───── EXERCISE DATA

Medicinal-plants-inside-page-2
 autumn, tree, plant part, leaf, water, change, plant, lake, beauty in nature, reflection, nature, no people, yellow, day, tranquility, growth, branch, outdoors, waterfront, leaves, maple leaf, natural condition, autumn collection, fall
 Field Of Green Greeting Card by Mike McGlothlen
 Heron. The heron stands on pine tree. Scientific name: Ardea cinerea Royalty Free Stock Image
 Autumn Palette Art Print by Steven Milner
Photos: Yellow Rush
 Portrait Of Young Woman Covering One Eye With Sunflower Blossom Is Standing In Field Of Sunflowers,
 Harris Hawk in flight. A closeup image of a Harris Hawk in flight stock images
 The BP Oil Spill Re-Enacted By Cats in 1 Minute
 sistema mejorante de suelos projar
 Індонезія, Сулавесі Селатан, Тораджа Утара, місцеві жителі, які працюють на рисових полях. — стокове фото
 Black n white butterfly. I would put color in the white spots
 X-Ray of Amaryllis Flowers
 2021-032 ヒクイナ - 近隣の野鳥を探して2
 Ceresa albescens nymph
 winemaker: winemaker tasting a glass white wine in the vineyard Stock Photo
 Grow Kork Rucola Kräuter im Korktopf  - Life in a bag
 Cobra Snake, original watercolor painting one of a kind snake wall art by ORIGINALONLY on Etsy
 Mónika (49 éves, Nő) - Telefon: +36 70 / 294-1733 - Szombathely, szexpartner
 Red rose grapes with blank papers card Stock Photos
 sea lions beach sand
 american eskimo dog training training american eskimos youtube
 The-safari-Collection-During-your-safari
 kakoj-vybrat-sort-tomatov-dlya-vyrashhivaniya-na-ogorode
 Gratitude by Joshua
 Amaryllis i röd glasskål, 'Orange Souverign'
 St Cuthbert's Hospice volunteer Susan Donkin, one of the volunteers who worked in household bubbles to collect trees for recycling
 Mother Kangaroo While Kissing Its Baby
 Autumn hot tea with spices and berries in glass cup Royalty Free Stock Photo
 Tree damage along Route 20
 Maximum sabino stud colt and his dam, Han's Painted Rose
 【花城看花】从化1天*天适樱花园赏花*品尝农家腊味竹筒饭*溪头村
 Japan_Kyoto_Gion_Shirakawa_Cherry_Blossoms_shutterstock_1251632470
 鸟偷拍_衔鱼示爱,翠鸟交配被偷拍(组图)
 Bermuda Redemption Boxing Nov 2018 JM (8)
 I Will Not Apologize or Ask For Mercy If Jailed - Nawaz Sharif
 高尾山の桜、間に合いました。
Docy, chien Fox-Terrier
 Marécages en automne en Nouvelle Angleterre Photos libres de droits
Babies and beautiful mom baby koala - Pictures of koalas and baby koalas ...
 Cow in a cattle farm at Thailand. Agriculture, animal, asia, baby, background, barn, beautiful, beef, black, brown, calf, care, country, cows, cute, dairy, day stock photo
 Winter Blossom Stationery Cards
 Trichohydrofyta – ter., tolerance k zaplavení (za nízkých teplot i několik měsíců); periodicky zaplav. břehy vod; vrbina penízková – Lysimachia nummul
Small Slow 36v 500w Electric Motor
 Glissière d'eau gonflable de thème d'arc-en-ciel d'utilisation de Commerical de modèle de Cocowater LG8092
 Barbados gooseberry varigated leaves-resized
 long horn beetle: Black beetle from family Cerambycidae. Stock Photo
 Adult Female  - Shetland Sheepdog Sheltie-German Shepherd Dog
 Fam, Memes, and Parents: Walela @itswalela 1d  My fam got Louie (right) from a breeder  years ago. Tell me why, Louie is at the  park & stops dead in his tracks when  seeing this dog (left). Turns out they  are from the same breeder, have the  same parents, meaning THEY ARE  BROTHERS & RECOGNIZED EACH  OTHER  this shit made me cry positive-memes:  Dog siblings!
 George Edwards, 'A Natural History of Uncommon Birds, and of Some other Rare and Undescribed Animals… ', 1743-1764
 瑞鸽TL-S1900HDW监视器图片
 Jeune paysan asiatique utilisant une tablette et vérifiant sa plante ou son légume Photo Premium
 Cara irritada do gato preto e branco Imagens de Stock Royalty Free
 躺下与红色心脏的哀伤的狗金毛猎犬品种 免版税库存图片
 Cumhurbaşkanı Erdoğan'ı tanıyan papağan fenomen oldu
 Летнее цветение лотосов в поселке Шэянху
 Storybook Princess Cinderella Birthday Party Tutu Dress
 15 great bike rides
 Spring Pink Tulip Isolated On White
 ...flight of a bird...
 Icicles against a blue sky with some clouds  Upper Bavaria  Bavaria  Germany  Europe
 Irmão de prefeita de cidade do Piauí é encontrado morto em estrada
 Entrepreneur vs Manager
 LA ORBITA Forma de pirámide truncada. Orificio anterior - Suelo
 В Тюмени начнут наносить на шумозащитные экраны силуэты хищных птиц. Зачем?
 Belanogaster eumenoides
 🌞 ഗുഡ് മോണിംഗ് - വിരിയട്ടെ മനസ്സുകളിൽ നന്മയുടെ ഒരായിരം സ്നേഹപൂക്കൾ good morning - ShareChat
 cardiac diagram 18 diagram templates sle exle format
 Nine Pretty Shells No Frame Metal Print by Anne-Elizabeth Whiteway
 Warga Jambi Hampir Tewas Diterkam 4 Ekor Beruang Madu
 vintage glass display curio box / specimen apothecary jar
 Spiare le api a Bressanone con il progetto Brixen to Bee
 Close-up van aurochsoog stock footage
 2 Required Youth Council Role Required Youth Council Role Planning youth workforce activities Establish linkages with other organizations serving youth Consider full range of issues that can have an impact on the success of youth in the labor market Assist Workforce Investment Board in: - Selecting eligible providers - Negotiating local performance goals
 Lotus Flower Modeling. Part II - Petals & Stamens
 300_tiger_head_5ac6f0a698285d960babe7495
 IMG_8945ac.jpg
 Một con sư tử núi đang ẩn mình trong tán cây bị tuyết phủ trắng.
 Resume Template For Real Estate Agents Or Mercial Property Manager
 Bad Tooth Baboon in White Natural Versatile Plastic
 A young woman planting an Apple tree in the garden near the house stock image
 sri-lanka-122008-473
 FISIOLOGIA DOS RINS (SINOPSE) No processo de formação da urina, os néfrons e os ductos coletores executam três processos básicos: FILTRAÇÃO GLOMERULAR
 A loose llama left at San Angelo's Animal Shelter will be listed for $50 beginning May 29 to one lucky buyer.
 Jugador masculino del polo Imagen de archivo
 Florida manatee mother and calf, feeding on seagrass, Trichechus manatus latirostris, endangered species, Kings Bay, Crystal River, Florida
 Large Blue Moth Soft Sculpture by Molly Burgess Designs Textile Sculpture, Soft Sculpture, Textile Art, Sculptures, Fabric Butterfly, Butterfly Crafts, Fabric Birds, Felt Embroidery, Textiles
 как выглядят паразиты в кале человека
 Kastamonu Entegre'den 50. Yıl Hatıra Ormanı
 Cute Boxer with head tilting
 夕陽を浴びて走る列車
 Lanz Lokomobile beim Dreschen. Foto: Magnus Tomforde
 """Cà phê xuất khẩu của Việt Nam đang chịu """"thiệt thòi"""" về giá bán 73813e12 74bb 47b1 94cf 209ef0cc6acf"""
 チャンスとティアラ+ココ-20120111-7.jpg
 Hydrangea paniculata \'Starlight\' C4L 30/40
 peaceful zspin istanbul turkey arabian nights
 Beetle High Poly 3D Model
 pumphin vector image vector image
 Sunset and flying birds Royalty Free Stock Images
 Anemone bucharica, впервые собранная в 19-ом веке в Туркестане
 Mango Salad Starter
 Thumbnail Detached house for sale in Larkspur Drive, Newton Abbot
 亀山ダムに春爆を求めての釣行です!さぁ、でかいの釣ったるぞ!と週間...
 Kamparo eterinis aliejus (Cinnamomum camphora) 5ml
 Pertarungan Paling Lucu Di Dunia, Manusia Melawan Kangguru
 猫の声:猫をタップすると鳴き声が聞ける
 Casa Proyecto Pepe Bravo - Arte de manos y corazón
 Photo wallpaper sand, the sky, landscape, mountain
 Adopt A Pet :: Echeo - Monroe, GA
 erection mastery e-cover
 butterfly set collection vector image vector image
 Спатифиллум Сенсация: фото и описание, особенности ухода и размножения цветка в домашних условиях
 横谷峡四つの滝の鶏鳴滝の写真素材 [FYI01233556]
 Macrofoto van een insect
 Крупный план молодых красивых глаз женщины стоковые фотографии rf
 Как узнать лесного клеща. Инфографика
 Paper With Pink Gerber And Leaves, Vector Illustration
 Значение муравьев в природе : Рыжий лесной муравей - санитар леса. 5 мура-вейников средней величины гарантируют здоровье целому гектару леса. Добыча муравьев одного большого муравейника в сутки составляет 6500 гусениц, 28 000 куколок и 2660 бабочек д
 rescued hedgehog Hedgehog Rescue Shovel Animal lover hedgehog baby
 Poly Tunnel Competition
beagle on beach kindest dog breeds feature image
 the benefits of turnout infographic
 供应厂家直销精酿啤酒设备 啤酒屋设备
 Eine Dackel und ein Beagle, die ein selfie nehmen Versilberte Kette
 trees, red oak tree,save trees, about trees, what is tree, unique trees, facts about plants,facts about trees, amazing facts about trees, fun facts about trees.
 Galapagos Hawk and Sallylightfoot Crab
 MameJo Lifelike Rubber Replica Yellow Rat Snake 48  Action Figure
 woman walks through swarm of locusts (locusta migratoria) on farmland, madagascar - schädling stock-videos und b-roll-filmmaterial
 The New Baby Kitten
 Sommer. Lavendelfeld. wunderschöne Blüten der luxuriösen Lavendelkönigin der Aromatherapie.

──────────

## EXERCISE REQUIREMENTS:
Output should match, line for line, the stretch of the material above from the line holding "A young woman" through the line holding "Paper With Pink".

## COMPLETED TASK:
 A young woman planting an Apple tree in the garden near the house stock image
 sri-lanka-122008-473
 FISIOLOGIA DOS RINS (SINOPSE) No processo de formação da urina, os néfrons e os ductos coletores executam três processos básicos: FILTRAÇÃO GLOMERULAR
 A loose llama left at San Angelo's Animal Shelter will be listed for $50 beginning May 29 to one lucky buyer.
 Jugador masculino del polo Imagen de archivo
 Florida manatee mother and calf, feeding on seagrass, Trichechus manatus latirostris, endangered species, Kings Bay, Crystal River, Florida
 Large Blue Moth Soft Sculpture by Molly Burgess Designs Textile Sculpture, Soft Sculpture, Textile Art, Sculptures, Fabric Butterfly, Butterfly Crafts, Fabric Birds, Felt Embroidery, Textiles
 как выглядят паразиты в кале человека
 Kastamonu Entegre'den 50. Yıl Hatıra Ormanı
 Cute Boxer with head tilting
 夕陽を浴びて走る列車
 Lanz Lokomobile beim Dreschen. Foto: Magnus Tomforde
 """Cà phê xuất khẩu của Việt Nam đang chịu """"thiệt thòi"""" về giá bán 73813e12 74bb 47b1 94cf 209ef0cc6acf"""
 チャンスとティアラ+ココ-20120111-7.jpg
 Hydrangea paniculata \'Starlight\' C4L 30/40
 peaceful zspin istanbul turkey arabian nights
 Beetle High Poly 3D Model
 pumphin vector image vector image
 Sunset and flying birds Royalty Free Stock Images
 Anemone bucharica, впервые собранная в 19-ом веке в Туркестане
 Mango Salad Starter
 Thumbnail Detached house for sale in Larkspur Drive, Newton Abbot
 亀山ダムに春爆を求めての釣行です!さぁ、でかいの釣ったるぞ!と週間...
 Kamparo eterinis aliejus (Cinnamomum camphora) 5ml
 Pertarungan Paling Lucu Di Dunia, Manusia Melawan Kangguru
 猫の声:猫をタップすると鳴き声が聞ける
 Casa Proyecto Pepe Bravo - Arte de manos y corazón
 Photo wallpaper sand, the sky, landscape, mountain
 Adopt A Pet :: Echeo - Monroe, GA
 erection mastery e-cover
 butterfly set collection vector image vector image
 Спатифиллум Сенсация: фото и описание, особенности ухода и размножения цветка в домашних условиях
 横谷峡四つの滝の鶏鳴滝の写真素材 [FYI01233556]
 Macrofoto van een insect
 Крупный план молодых красивых глаз женщины стоковые фотографии rf
 Как узнать лесного клеща. Инфографика
 Paper With Pink Gerber And Leaves, Vector Illustration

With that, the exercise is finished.